Work required> Rewrite the lines from the one holding "Pleated Trousers in Cotton-Linen Blend" through the one holding "Poster - Image", inclusive, swapping "Trousers" for "Pants" and keeping everything else the same. Omit the pictures.

Exercise input>

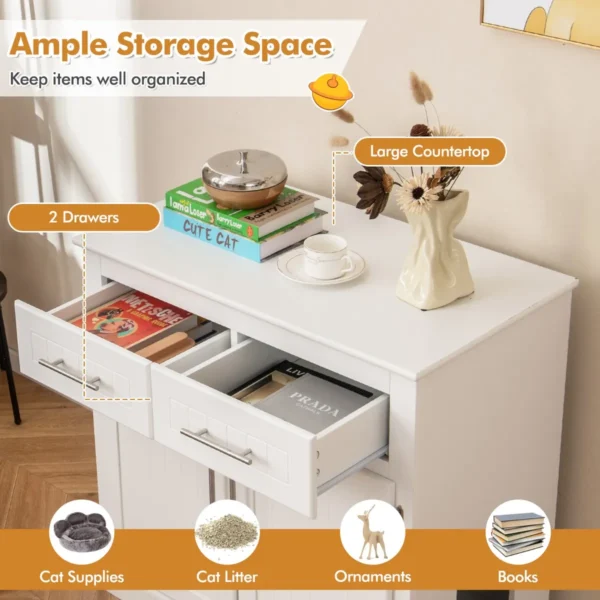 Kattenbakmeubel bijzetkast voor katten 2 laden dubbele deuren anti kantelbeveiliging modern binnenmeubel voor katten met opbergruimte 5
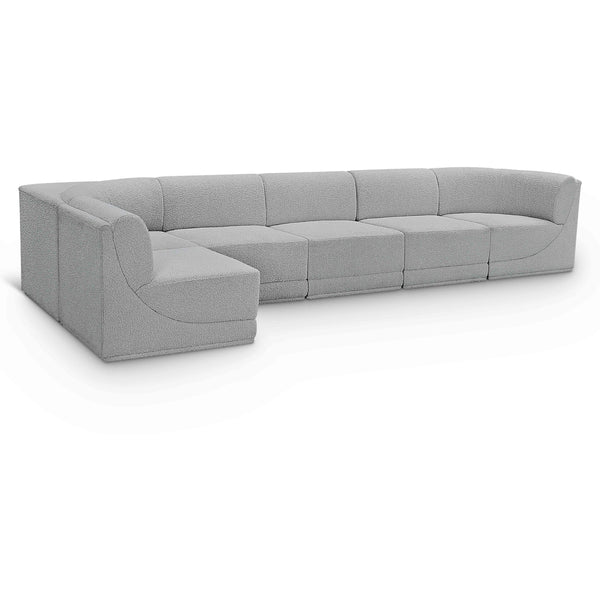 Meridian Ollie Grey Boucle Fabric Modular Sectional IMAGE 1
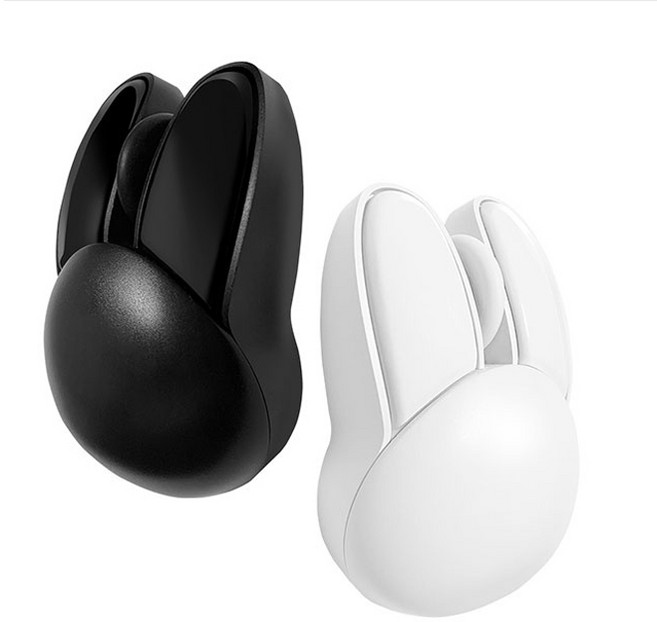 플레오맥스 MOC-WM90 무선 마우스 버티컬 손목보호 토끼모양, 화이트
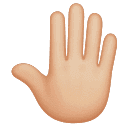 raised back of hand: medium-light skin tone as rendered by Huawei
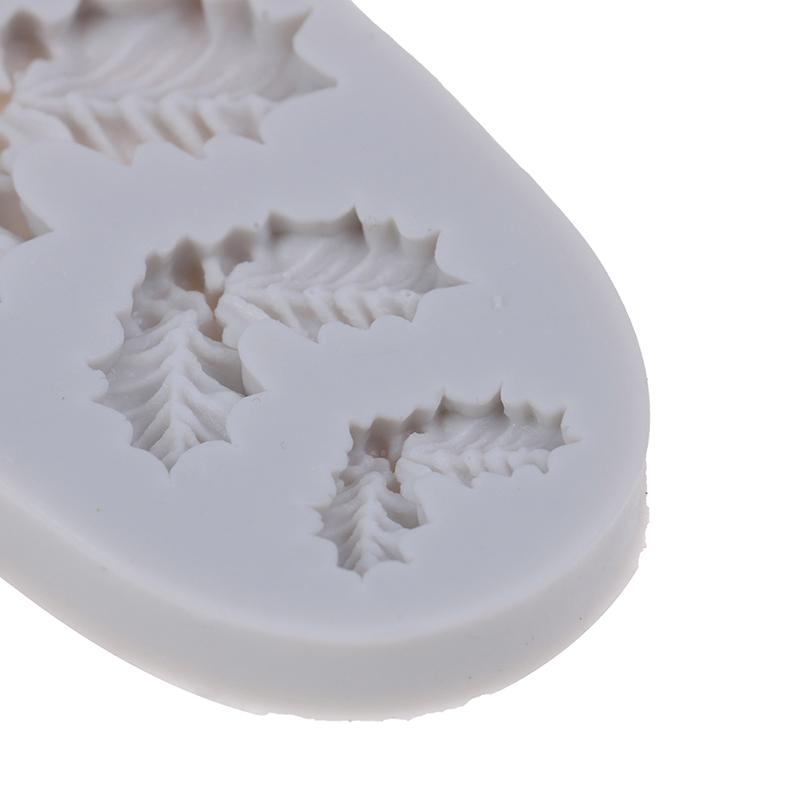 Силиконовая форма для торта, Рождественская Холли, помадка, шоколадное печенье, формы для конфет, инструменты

==

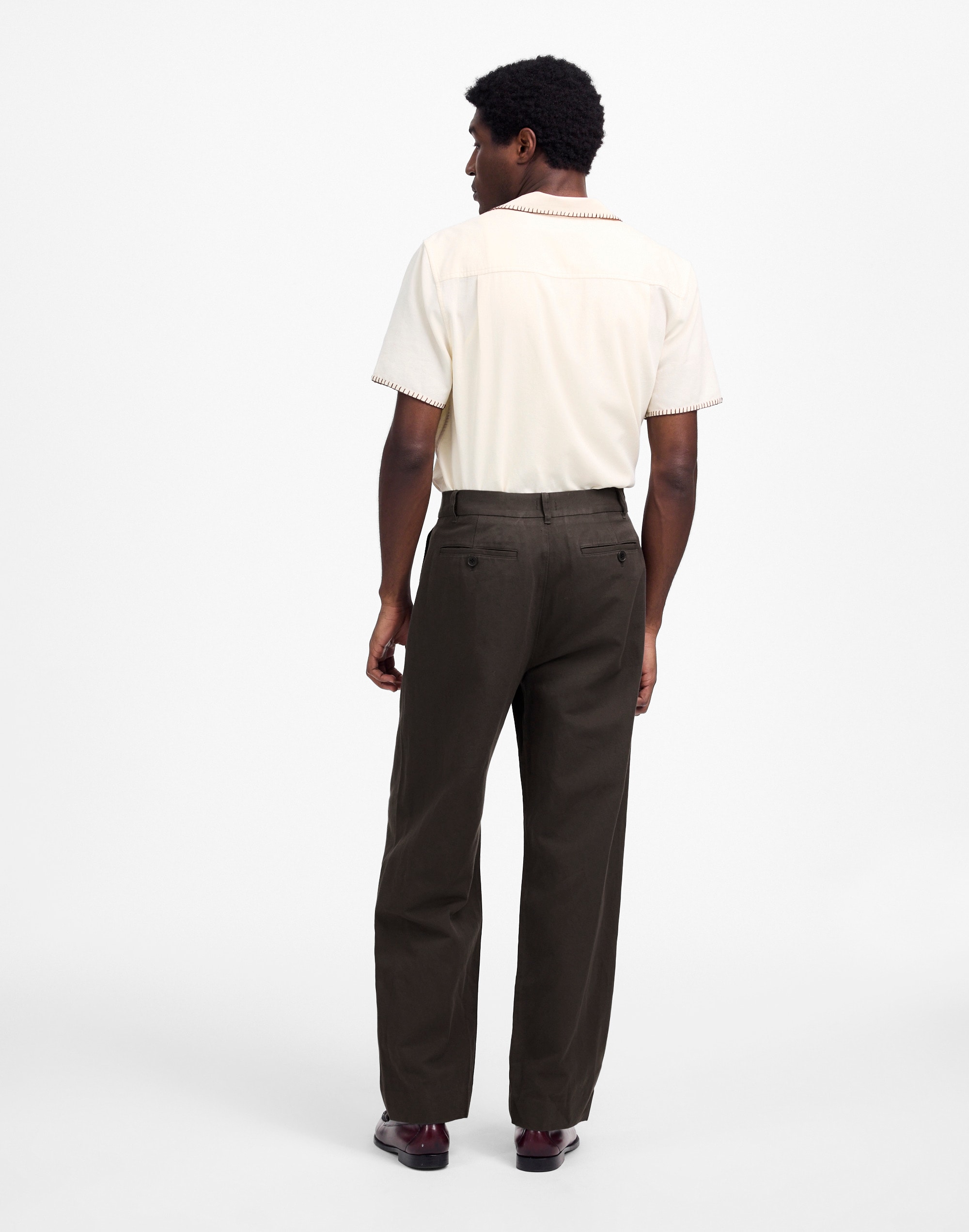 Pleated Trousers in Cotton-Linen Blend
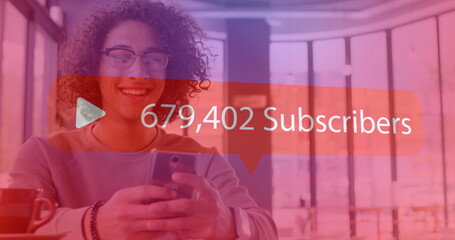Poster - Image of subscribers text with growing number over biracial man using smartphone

Task answer>
 Pleated Pants in Cotton-Linen Blend
Poster - Image of subscribers text with growing number over biracial man using smartphone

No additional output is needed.